### Exercise objective
Could you write out these records again, switching every "car grille" to "front grille" and leaving everything else unchanged?

### Provided records

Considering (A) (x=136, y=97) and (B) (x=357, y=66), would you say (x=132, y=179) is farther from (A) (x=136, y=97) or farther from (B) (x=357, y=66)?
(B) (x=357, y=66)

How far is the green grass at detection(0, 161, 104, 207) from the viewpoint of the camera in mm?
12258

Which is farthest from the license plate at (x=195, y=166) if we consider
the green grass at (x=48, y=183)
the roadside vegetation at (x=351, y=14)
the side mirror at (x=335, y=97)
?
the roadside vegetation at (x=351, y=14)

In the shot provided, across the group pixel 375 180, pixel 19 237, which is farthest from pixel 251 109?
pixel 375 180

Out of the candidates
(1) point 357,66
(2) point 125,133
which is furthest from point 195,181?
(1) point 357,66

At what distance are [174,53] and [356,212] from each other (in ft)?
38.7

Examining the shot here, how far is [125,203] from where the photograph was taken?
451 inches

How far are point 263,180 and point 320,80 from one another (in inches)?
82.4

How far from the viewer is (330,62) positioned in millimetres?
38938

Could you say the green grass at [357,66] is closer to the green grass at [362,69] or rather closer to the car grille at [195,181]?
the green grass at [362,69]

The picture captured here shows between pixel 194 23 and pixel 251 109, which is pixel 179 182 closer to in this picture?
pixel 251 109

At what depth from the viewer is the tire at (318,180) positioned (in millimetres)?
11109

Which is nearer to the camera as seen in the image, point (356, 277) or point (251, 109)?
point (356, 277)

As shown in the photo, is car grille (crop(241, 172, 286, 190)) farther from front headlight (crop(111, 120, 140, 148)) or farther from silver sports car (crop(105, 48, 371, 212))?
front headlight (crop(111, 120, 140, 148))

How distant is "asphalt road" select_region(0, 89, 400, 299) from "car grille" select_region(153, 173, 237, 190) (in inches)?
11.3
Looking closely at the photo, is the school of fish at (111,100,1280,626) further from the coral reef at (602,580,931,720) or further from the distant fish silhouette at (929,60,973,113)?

### Answer in full
Considering (A) (x=136, y=97) and (B) (x=357, y=66), would you say (x=132, y=179) is farther from (A) (x=136, y=97) or farther from (B) (x=357, y=66)?
(B) (x=357, y=66)

How far is the green grass at detection(0, 161, 104, 207) from the viewpoint of the camera in mm?
12258

Which is farthest from the license plate at (x=195, y=166) if we consider
the green grass at (x=48, y=183)
the roadside vegetation at (x=351, y=14)
the side mirror at (x=335, y=97)
?
the roadside vegetation at (x=351, y=14)

In the shot provided, across the group pixel 375 180, pixel 19 237, which is farthest from pixel 251 109?
pixel 375 180

Out of the candidates
(1) point 357,66
(2) point 125,133
which is furthest from point 195,181?
(1) point 357,66

At what distance are [174,53] and [356,212] from each other (in ft)?
38.7

Examining the shot here, how far is [125,203] from where the photograph was taken?
451 inches

How far are point 263,180 and point 320,80 from one another (in inches)?
82.4

How far from the viewer is (330,62) positioned in millimetres?
38938

Could you say the green grass at [357,66] is closer to the green grass at [362,69] or rather closer to the front grille at [195,181]?
the green grass at [362,69]

The picture captured here shows between pixel 194 23 and pixel 251 109, which is pixel 179 182 closer to in this picture?
pixel 251 109

At what depth from the viewer is the tire at (318,180) positioned (in millimetres)?
11109

Which is nearer to the camera as seen in the image, point (356, 277) or point (251, 109)?
point (356, 277)

As shown in the photo, is front grille (crop(241, 172, 286, 190)) farther from front headlight (crop(111, 120, 140, 148)) or farther from silver sports car (crop(105, 48, 371, 212))?
front headlight (crop(111, 120, 140, 148))

How distant is "asphalt road" select_region(0, 89, 400, 299) from "front grille" select_region(153, 173, 237, 190) (in inches)?
11.3
Looking closely at the photo, is the school of fish at (111,100,1280,626) further from the coral reef at (602,580,931,720) or further from the distant fish silhouette at (929,60,973,113)?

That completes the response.